======== DOCUMENT ========

France | France, Conseil d'État, 5ème sous-section jugeant seule, 30 mai 2008, 301574


Vu le pourvoi, enregistré le 13 février 2007 au secrétariat du contentieux du Conseil d'Etat, du MINISTRE DE L'INTERIEUR, DE L'OUTRE-MER ET DES COLLECTIVITES TERRITORIALES ; le MINISTRE DE L'INTERIEUR, DE L'OUTRE-MER ET DES COLLECTIVITES TERRITORIALES demande au Conseil d'Etat d'annuler le jugement du 21 décembre 2006 par lequel le tribunal administratif de Melun a annulé la décision du préfet du Val-de-Marne rejetant la réclamation préalable de la société immobilière 3F SA d'HLM relative au concours de la force publique pour procéder à l'expulsion des occupants d'un immeuble à

Thiais et a condamné l'Etat à verser à la société une indemnit...

======== EXTRAITS DE DONNÉES ========

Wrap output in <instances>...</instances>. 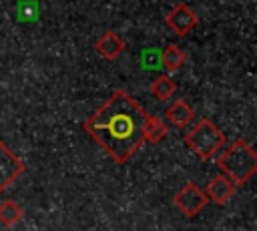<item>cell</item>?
<instances>
[{"label":"cell","mask_w":257,"mask_h":231,"mask_svg":"<svg viewBox=\"0 0 257 231\" xmlns=\"http://www.w3.org/2000/svg\"><path fill=\"white\" fill-rule=\"evenodd\" d=\"M165 117H167V121H169L173 127L183 129V127H187V125L193 121L195 110L189 106V102H187V100L179 98V100H175V102H173V104L167 108Z\"/></svg>","instance_id":"obj_9"},{"label":"cell","mask_w":257,"mask_h":231,"mask_svg":"<svg viewBox=\"0 0 257 231\" xmlns=\"http://www.w3.org/2000/svg\"><path fill=\"white\" fill-rule=\"evenodd\" d=\"M173 203H175V207H177L185 217H195V215H199V213L205 209V205L209 203V199H207L205 191H203L199 185H195L193 181H189V183H185V185L175 193Z\"/></svg>","instance_id":"obj_4"},{"label":"cell","mask_w":257,"mask_h":231,"mask_svg":"<svg viewBox=\"0 0 257 231\" xmlns=\"http://www.w3.org/2000/svg\"><path fill=\"white\" fill-rule=\"evenodd\" d=\"M22 215H24V211L16 201L6 199L0 203V223L4 227H14L16 223H20Z\"/></svg>","instance_id":"obj_13"},{"label":"cell","mask_w":257,"mask_h":231,"mask_svg":"<svg viewBox=\"0 0 257 231\" xmlns=\"http://www.w3.org/2000/svg\"><path fill=\"white\" fill-rule=\"evenodd\" d=\"M167 135H169L167 125H165L159 117L149 114V117H147V125H145V141H149V143L157 145V143H161Z\"/></svg>","instance_id":"obj_12"},{"label":"cell","mask_w":257,"mask_h":231,"mask_svg":"<svg viewBox=\"0 0 257 231\" xmlns=\"http://www.w3.org/2000/svg\"><path fill=\"white\" fill-rule=\"evenodd\" d=\"M237 191V185L223 173H219L217 177H213L209 183H207V189H205V195L209 201L217 203V205H225L233 199Z\"/></svg>","instance_id":"obj_7"},{"label":"cell","mask_w":257,"mask_h":231,"mask_svg":"<svg viewBox=\"0 0 257 231\" xmlns=\"http://www.w3.org/2000/svg\"><path fill=\"white\" fill-rule=\"evenodd\" d=\"M24 161L6 143L0 141V191H6L24 173Z\"/></svg>","instance_id":"obj_5"},{"label":"cell","mask_w":257,"mask_h":231,"mask_svg":"<svg viewBox=\"0 0 257 231\" xmlns=\"http://www.w3.org/2000/svg\"><path fill=\"white\" fill-rule=\"evenodd\" d=\"M165 24L177 34V36H187L197 24H199V16L193 12V8L189 4H177L173 6L167 14H165Z\"/></svg>","instance_id":"obj_6"},{"label":"cell","mask_w":257,"mask_h":231,"mask_svg":"<svg viewBox=\"0 0 257 231\" xmlns=\"http://www.w3.org/2000/svg\"><path fill=\"white\" fill-rule=\"evenodd\" d=\"M151 94L155 96V98H159V100H167V98H171L173 94H175V90H177V82L169 76V74H159L153 82H151Z\"/></svg>","instance_id":"obj_11"},{"label":"cell","mask_w":257,"mask_h":231,"mask_svg":"<svg viewBox=\"0 0 257 231\" xmlns=\"http://www.w3.org/2000/svg\"><path fill=\"white\" fill-rule=\"evenodd\" d=\"M217 167L235 185H243L257 171V153L245 139H237L221 153V157L217 159Z\"/></svg>","instance_id":"obj_2"},{"label":"cell","mask_w":257,"mask_h":231,"mask_svg":"<svg viewBox=\"0 0 257 231\" xmlns=\"http://www.w3.org/2000/svg\"><path fill=\"white\" fill-rule=\"evenodd\" d=\"M94 50H96L104 60H116V58L124 52V40H122L116 32L108 30V32H104L102 36H98V40H96V44H94Z\"/></svg>","instance_id":"obj_8"},{"label":"cell","mask_w":257,"mask_h":231,"mask_svg":"<svg viewBox=\"0 0 257 231\" xmlns=\"http://www.w3.org/2000/svg\"><path fill=\"white\" fill-rule=\"evenodd\" d=\"M185 60H187L185 50L177 44H167L165 50L161 52V64L167 72H177L185 64Z\"/></svg>","instance_id":"obj_10"},{"label":"cell","mask_w":257,"mask_h":231,"mask_svg":"<svg viewBox=\"0 0 257 231\" xmlns=\"http://www.w3.org/2000/svg\"><path fill=\"white\" fill-rule=\"evenodd\" d=\"M147 117L149 112L126 90H114L82 129L116 165H124L145 143Z\"/></svg>","instance_id":"obj_1"},{"label":"cell","mask_w":257,"mask_h":231,"mask_svg":"<svg viewBox=\"0 0 257 231\" xmlns=\"http://www.w3.org/2000/svg\"><path fill=\"white\" fill-rule=\"evenodd\" d=\"M185 145L199 159L209 161L225 147V133H221V129L211 119H201L185 135Z\"/></svg>","instance_id":"obj_3"}]
</instances>
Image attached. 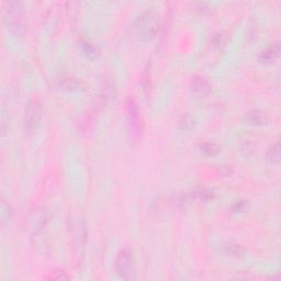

========

DÉFIS:
A. D'après le document, quel tribunal a rendu le jugement du 21 décembre 2006 ?
B. Indiquez s'il vous plaît si chaque affirmation concorde avec le document, en citant les mots décisifs : (i) le pourvoi a été enregistré le 13 février 2007 ; (ii) le préfet en cause est celui de la Seine-Saint-Denis ; (iii) l'affaire a été jugée par la 5ème sous-section jugeant seule.

RÉPONSES:
A. Le tribunal administratif de Melun.

B.
(i) Oui : « enregistré le 13 février 2007 ».
(ii) Non : « la décision du préfet du Val-de-Marne ».
(iii) Oui : « 5ème sous-section jugeant seule ».